Explanation of Solution

Given:

The pressure at which best vacuum created is $P={10}^{-12}\text{torr}$ .

The expected lifetime of the universe is ${10}^{10}\text{yr}$ .

Formula used:

The expression for the ideal gas is given as,

  $PV=NKT$

Here, $K$ is the Boltzmann constant, $T$ is the temperature and $N$ is the number of molecules.

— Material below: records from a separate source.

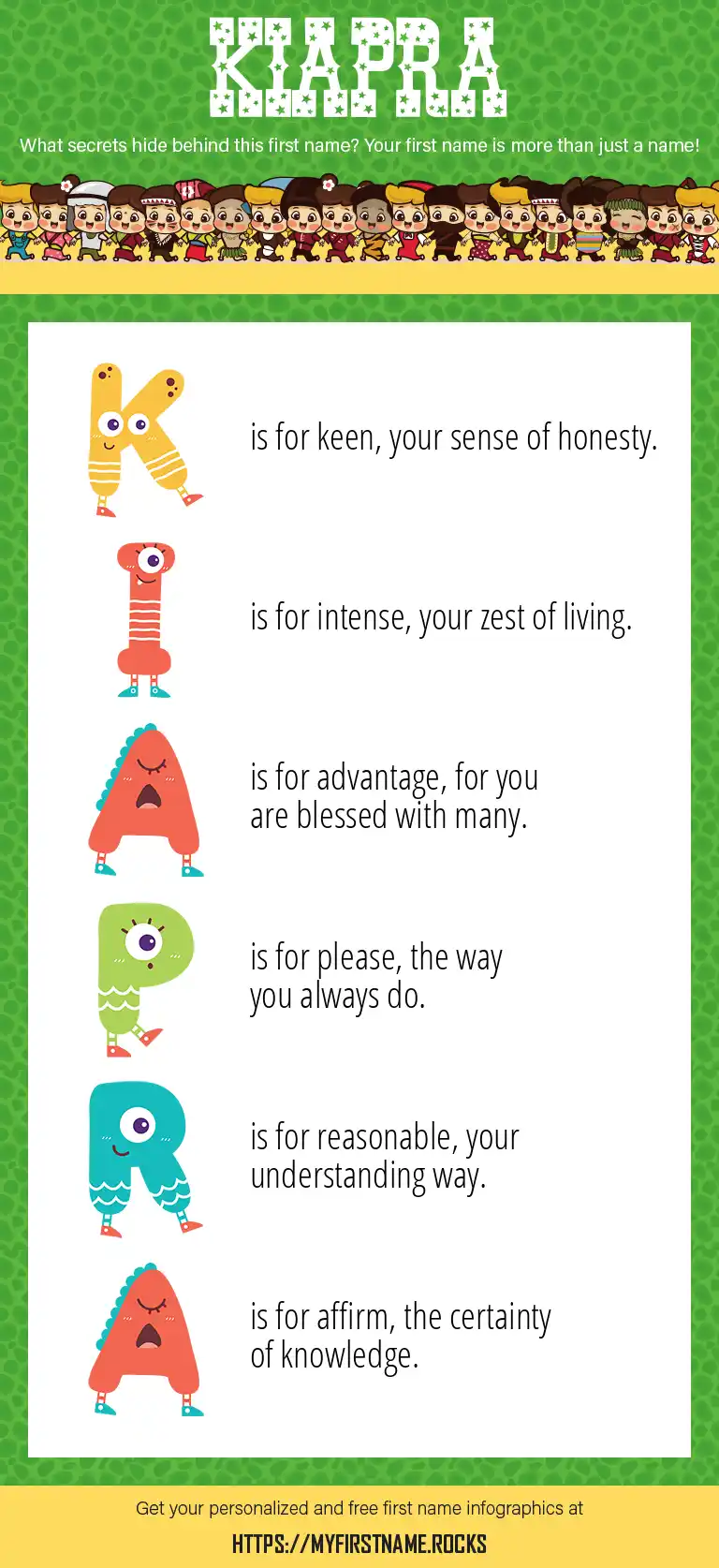 KIAPRA

What secrets hide behind this first name? Your first name is more than just a name!

K is for keen, your sense of honesty.

I is for intense, your zest of living.

A is for advantage, for you are blessed with many.

P is for please, the way you always do.

R is for reasonable, your understanding way.

A is for affirm, the certainty of knowledge.

Get your personalized and free first name infographics at

HTTPS://MYFIRSTNAME.ROCKS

The expression for the comparison is given as,

  $\frac{t}{t_{universe}}$

Calculation:

The number of moles in vacuum condition at $300\text{K}$ and ${10}^{-12}\text{torr}$ can be calculated as,

  $\begin{array}{l}PV=NKT\\ N=\end{array}$

  $\begin{array}{c}PV=NKT\\ N=\frac{PV}{KT}\\ =\frac{\left({10}^{-12}\text{torr}\times \frac{133.32\text{Pa}}{1\text{torr}}\right)\left(1.0\text{L}\right)}{1.381\times {10}^{-23}\text{J}/\text{K}\left(330\text{K}\right)}\\ =\frac{1.33\times {10}^{-10}\text{Pa}\cdot \text{L}\times \frac{{10}^{-5}\text{bar}}{1\text{Pa}}}{1.381\times {10}^{-23}\text{J}}\end{array}$

On further solving the above equation,

  $\begin{array}{c}N=\frac{1.33\times {10}^{-15}\text{bar}\cdot \text{L}\times \frac{100\text{J}}{1\text{bar}\cdot \text{L}}}{1.381\times {10}^{-23}\text{J}}\\ =\frac{1.33\times {10}^{-15}\text{bar}\cdot \text{L}\times \frac{100\text{J}}{1\text{bar}\cdot \text{L}}}{1.381\times {10}^{-23}\text{J}}\\ =9.63\times {10}^9\end{array}$

The average time of molecules in vacuum to occupy left half of the chamber can be calculated as,

  $t=\frac{2^{9.63\times {10}^9}}{2\left(100{\text{s}}^1\right)}$

The conversion of $2^{9.63\times {10}^9}$ in power of 10 can be calculated as,

  $\begin{array}{l}{10}^x=2^{9.63\times {10}^9}\\ x\ln 10=9.63\times {10}^9\times \ln 2\\ x\approx 3\times {10}^9\end{array}$

Substitution of the conversion in equation (2) can be given as,

  $\begin{array}{c}t=\frac{{10}^{3\times {10}^9}}{2\left(100{\text{s}}^1\right)}\\ =0.5\times {10}^{3\times {10}^9}\times \frac{1\text{yr}}{3.156\times {10}^7\text{s}}\\ \approx {10}^{3\times {10}^9}\text{yr}\end{array}$

The comparison can be given as,

  $\begin{array}{c}\frac{t}{t_{universe}}=\frac{{10}^{3\times {10}^9}\text{yr}}{{10}^{{10}^{10}}\text{yr}}\\ \approx 0.3t_{universe}\end{array}$

Conclusion:

Therefore, the average time is ${10}^{3\times {10}^9}\text{yr}$ and it is $0.3$ times of expected lifetime of universe.